Some people believe that having the little gadget inserted under their flesh allows them to leave their phone, wallet and keys at home as the chips can be computerised to open doors, carry unique serial numbers and can be read by any device.
Amal Graafstra - who provides the implants via his firm Dangerous Things - told the BBC: "We all carry with us keys, wallet and phone. These are major burdens, they are so important for modern life but everyone hates carrying them. With a simple implant that uses less energy and carries less risk than an ear-piercing, you can replace them.
"If someone could use an implant to get on the train, buy coffee, secure their computer, secure their data, get into their house, drive a car - all of these possible applications will compel a lot more adoption."
However, although the chip seems impressive, it's not so straight forward having it fitted and bio-hacker Lepht Anonym has admitted the procedure is actually quite painful.
She said: "The magnets in my fingers really, really hurt.

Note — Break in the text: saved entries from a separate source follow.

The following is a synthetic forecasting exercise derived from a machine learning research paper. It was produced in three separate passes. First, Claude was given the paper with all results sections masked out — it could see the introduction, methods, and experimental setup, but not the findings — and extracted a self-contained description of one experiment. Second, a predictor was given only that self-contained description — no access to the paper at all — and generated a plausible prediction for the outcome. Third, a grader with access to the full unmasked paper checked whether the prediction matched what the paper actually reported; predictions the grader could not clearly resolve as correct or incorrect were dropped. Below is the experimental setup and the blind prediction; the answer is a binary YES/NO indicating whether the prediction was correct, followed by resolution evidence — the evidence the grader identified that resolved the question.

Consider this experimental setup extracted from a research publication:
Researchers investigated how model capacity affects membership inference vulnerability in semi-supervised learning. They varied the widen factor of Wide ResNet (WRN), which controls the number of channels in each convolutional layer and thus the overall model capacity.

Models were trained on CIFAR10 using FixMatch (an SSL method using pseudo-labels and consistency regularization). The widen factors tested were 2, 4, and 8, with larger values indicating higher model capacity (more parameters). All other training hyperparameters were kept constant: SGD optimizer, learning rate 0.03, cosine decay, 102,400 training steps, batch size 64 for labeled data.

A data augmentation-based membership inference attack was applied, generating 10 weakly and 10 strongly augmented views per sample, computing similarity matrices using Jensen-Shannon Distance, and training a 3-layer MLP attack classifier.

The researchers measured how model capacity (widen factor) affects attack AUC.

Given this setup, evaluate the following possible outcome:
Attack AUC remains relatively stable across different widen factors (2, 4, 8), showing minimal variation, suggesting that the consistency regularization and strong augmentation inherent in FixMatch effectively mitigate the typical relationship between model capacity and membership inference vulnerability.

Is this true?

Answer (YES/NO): NO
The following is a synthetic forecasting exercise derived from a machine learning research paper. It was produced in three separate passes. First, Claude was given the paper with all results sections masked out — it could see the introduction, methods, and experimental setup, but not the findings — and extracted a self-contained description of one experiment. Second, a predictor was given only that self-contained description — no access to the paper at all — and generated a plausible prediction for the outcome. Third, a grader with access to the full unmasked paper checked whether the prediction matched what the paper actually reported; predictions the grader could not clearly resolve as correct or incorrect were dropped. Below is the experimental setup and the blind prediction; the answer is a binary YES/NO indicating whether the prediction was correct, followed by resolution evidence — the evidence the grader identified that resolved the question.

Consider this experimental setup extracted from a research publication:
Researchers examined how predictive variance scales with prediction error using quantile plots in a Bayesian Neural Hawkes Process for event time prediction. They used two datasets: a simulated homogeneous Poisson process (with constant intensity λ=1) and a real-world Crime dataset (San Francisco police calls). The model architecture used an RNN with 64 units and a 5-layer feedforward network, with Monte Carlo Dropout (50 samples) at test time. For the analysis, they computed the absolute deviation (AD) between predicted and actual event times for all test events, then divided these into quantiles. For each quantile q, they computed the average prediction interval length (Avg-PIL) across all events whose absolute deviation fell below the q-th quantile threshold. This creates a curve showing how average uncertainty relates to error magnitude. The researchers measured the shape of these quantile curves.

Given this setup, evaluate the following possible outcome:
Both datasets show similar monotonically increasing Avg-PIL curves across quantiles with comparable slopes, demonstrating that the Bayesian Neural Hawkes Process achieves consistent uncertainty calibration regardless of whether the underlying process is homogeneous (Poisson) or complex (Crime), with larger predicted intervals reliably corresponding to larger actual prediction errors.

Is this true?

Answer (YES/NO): NO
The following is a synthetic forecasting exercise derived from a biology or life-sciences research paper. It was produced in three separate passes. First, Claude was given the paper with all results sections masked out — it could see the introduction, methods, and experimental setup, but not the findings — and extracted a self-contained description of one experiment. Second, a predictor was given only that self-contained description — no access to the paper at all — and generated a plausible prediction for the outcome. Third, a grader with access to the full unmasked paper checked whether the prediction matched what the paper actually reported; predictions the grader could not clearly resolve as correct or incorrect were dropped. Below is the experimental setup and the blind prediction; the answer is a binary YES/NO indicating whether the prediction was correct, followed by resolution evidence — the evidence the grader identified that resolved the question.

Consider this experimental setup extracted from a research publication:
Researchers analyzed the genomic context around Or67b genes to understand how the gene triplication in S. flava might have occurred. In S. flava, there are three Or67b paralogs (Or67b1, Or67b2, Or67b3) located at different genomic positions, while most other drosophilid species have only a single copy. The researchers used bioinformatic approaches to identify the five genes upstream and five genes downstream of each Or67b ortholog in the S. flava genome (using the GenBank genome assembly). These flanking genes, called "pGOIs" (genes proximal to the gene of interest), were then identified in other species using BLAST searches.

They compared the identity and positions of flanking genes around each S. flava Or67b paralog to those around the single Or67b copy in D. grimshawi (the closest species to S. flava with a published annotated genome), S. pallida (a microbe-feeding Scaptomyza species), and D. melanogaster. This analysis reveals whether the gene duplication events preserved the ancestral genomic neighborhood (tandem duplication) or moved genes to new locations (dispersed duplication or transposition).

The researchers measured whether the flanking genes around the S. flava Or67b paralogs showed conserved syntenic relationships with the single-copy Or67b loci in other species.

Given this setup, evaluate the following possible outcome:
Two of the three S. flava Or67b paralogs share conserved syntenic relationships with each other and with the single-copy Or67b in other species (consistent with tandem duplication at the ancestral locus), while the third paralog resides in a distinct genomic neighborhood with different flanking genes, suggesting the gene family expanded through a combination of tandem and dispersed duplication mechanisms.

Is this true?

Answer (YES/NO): NO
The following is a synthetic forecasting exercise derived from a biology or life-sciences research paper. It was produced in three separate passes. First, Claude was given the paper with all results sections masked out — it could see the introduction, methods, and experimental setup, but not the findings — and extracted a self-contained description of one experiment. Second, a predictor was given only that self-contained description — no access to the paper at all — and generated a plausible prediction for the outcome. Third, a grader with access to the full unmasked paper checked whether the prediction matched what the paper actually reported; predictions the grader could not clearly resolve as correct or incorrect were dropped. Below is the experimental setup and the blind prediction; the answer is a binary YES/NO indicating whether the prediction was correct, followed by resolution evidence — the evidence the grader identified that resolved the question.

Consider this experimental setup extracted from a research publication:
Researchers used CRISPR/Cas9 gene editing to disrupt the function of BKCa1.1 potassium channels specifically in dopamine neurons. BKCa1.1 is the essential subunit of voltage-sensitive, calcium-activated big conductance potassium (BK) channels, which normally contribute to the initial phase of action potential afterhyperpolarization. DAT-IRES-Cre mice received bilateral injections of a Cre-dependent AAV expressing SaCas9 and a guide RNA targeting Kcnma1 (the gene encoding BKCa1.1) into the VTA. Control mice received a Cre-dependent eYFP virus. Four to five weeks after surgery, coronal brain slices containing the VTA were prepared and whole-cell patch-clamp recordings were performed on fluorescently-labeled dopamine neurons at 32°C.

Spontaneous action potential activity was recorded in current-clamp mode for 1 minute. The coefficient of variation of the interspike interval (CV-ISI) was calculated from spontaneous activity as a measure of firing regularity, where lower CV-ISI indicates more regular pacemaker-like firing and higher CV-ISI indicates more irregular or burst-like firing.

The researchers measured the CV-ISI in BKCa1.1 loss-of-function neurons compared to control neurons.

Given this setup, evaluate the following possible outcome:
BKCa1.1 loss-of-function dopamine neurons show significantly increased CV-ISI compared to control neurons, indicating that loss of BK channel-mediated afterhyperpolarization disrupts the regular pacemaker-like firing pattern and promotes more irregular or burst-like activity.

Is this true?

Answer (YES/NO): YES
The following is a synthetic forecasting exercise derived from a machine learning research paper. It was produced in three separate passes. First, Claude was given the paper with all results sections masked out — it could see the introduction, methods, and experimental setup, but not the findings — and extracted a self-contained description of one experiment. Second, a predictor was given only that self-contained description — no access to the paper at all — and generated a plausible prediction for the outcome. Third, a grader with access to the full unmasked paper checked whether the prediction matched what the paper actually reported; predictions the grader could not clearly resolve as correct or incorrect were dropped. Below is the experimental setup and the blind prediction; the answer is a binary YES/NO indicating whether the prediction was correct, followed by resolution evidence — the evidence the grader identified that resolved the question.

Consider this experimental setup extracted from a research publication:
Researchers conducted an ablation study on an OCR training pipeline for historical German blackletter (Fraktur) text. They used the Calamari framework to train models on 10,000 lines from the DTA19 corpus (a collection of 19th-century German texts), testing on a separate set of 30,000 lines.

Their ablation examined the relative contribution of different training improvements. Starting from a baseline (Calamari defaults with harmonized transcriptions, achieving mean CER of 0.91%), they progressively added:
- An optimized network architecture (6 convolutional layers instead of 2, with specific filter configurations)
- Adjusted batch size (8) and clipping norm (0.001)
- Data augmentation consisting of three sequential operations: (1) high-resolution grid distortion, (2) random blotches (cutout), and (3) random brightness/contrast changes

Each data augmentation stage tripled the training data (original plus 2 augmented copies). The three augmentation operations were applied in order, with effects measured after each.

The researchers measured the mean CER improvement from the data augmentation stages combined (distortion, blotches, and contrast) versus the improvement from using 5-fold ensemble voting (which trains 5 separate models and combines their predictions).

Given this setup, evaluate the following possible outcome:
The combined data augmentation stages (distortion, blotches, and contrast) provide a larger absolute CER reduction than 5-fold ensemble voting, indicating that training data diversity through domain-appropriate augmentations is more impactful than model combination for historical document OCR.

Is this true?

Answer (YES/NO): YES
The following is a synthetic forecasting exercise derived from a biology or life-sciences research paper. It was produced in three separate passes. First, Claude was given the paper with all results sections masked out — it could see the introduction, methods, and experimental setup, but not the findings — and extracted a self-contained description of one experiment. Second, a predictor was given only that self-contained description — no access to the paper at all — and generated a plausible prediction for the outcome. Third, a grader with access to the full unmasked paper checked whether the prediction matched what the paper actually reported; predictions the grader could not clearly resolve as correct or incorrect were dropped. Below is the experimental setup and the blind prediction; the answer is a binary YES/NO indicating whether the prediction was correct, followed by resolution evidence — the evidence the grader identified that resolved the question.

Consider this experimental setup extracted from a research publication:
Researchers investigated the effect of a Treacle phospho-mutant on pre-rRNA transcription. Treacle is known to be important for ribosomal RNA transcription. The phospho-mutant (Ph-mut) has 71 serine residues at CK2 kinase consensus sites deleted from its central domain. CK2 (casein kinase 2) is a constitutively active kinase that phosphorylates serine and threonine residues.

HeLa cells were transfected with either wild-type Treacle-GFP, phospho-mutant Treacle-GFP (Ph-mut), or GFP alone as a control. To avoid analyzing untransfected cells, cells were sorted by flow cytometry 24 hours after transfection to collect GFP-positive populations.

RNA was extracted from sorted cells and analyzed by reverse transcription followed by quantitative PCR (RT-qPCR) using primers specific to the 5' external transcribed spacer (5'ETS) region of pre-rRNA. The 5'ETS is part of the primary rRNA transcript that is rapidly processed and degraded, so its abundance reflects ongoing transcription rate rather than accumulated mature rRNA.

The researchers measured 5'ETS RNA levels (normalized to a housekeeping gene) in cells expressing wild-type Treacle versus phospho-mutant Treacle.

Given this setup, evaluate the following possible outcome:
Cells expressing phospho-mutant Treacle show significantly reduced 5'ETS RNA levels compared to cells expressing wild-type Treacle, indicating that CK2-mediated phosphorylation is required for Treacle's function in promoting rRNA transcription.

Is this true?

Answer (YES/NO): YES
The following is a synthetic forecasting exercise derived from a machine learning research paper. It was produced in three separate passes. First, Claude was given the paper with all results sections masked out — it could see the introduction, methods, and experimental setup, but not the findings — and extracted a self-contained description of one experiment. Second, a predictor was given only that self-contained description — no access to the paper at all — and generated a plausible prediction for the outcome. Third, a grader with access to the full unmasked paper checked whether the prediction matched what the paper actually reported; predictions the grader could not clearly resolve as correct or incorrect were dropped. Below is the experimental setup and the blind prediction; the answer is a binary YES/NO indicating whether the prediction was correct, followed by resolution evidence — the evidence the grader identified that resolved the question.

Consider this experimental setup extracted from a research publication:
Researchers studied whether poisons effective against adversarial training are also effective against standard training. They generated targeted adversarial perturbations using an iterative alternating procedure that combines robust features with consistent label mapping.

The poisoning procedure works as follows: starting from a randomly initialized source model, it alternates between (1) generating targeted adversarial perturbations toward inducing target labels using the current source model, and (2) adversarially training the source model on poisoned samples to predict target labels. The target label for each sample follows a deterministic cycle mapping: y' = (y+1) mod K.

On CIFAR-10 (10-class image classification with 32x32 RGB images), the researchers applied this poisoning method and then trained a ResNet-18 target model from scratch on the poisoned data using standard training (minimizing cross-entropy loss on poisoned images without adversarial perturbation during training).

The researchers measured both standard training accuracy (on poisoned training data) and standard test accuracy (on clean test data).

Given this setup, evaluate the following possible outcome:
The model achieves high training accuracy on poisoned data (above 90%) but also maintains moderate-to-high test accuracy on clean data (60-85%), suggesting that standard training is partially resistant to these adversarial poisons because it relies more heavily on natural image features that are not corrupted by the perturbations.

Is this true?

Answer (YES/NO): NO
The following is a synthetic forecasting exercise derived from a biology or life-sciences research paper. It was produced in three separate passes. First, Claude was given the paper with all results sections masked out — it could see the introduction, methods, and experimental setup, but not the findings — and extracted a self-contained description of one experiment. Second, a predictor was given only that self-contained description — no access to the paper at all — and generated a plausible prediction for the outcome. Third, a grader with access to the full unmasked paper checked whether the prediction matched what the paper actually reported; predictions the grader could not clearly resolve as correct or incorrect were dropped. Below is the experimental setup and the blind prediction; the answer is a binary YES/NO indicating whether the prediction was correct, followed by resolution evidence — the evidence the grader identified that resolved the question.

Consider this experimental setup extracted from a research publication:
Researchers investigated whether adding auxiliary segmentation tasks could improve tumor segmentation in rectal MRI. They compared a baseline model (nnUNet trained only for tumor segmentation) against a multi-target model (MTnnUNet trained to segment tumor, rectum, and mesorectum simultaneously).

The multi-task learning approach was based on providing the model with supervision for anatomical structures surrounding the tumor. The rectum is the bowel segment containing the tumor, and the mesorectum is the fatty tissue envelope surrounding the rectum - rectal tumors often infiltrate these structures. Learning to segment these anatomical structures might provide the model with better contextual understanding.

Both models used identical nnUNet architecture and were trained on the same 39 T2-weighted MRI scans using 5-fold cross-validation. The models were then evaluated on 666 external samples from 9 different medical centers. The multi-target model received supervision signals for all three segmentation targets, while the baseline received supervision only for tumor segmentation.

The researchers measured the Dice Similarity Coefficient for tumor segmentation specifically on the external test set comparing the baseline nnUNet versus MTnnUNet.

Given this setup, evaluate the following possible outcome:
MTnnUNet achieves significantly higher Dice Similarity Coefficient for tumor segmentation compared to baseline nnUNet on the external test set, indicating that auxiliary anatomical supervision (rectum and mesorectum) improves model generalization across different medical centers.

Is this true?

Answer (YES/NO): YES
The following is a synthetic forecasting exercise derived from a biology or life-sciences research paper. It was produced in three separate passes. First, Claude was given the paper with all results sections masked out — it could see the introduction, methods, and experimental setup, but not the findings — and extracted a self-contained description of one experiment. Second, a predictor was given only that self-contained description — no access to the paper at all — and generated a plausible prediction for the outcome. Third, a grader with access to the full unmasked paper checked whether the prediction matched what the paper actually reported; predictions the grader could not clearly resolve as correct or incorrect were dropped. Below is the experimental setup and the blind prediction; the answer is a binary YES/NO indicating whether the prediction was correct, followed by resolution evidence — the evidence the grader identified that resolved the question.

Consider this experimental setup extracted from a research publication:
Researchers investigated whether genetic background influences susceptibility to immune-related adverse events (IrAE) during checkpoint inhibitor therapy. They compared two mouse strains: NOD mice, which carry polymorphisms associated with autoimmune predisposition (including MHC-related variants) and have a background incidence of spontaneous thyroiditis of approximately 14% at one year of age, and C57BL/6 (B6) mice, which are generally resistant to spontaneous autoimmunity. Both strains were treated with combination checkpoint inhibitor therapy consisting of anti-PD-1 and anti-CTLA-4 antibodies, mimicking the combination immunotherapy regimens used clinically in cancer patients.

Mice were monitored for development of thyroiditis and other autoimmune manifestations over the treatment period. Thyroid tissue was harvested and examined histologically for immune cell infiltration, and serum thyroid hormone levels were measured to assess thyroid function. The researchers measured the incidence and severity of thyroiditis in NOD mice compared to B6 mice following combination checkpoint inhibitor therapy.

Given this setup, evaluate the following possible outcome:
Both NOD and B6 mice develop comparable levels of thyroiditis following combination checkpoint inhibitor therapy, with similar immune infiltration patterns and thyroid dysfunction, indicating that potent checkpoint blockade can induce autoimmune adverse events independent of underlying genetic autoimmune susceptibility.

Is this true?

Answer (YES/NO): NO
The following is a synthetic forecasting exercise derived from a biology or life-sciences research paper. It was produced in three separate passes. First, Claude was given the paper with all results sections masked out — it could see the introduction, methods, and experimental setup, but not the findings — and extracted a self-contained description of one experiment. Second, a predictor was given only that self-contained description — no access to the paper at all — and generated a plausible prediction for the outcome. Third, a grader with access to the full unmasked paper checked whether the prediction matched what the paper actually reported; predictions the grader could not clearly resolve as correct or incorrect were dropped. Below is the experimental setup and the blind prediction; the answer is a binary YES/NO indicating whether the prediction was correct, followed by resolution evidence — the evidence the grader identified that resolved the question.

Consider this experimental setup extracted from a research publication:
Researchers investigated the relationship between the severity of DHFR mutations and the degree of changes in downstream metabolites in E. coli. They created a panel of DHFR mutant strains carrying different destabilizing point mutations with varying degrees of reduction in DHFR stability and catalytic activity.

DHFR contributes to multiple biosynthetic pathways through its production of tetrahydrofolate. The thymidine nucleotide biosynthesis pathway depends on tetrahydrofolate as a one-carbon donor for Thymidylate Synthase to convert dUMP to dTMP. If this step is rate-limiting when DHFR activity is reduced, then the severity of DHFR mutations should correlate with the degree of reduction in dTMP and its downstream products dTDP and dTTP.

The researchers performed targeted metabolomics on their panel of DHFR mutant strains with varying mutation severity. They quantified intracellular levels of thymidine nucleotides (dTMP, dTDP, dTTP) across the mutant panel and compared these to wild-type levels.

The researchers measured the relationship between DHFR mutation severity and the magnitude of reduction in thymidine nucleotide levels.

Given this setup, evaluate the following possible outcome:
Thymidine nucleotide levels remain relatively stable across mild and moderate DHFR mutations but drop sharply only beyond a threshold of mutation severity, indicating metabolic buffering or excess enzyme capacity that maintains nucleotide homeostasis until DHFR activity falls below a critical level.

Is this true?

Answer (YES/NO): NO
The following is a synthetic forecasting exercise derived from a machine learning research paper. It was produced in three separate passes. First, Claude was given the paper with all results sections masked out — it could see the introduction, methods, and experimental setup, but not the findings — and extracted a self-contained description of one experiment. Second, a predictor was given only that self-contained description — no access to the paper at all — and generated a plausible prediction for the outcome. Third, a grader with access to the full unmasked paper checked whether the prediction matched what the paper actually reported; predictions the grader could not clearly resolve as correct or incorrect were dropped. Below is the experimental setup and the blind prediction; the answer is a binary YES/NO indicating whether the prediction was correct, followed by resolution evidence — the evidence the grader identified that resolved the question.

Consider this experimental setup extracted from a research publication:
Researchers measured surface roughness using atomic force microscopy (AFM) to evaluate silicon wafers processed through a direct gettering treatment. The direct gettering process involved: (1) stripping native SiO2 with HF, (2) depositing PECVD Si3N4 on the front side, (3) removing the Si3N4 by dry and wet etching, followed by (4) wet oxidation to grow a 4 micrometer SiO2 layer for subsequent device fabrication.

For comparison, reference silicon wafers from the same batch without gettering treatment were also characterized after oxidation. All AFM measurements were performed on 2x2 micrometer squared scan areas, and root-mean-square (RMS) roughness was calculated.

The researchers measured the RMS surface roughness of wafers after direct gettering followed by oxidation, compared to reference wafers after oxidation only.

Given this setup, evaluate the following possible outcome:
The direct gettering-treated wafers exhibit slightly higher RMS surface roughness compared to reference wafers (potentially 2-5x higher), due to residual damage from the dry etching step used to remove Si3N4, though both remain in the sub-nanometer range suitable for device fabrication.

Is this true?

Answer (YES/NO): YES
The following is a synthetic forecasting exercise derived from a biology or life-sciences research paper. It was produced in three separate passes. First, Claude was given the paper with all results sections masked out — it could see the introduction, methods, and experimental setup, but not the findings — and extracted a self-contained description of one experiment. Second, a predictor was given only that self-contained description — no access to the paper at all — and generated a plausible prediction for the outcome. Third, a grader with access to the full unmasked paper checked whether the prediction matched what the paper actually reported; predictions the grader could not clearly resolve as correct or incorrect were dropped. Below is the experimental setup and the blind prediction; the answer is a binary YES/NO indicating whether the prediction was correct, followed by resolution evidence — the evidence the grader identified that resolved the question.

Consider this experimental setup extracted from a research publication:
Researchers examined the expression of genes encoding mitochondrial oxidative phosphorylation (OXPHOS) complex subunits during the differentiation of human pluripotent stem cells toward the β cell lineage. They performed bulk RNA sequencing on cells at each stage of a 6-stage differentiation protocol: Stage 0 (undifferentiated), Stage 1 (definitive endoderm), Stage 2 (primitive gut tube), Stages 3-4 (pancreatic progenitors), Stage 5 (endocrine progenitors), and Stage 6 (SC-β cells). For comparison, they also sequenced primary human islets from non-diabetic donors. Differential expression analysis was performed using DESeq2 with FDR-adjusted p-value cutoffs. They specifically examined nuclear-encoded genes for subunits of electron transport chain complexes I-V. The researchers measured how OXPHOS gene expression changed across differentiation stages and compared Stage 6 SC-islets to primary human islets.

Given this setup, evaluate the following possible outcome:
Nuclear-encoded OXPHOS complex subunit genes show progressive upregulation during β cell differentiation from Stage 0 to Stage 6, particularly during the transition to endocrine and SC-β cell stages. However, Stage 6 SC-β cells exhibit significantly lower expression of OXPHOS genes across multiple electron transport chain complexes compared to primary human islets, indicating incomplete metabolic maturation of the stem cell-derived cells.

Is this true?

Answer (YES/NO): NO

They hurt so much that your vision goes white for a bit. Really, really painful."
But she added: "The bio-hacking community is a co-operative. It is about improving the quality of life for people but in a practical way."
However, Andreas Sjostrom - who had an implant fitted in 2015 which allowed him to download his airline ticket - doesn't think it's very hygienic.
He explained: "In order for this to be widely used or adopted it has to improve on the current situation.
"The hardware that reads such chips is designed for a flat surface such as you'd find in a card. And, if everyone is pressing their hands on the reader, that is less hygienic."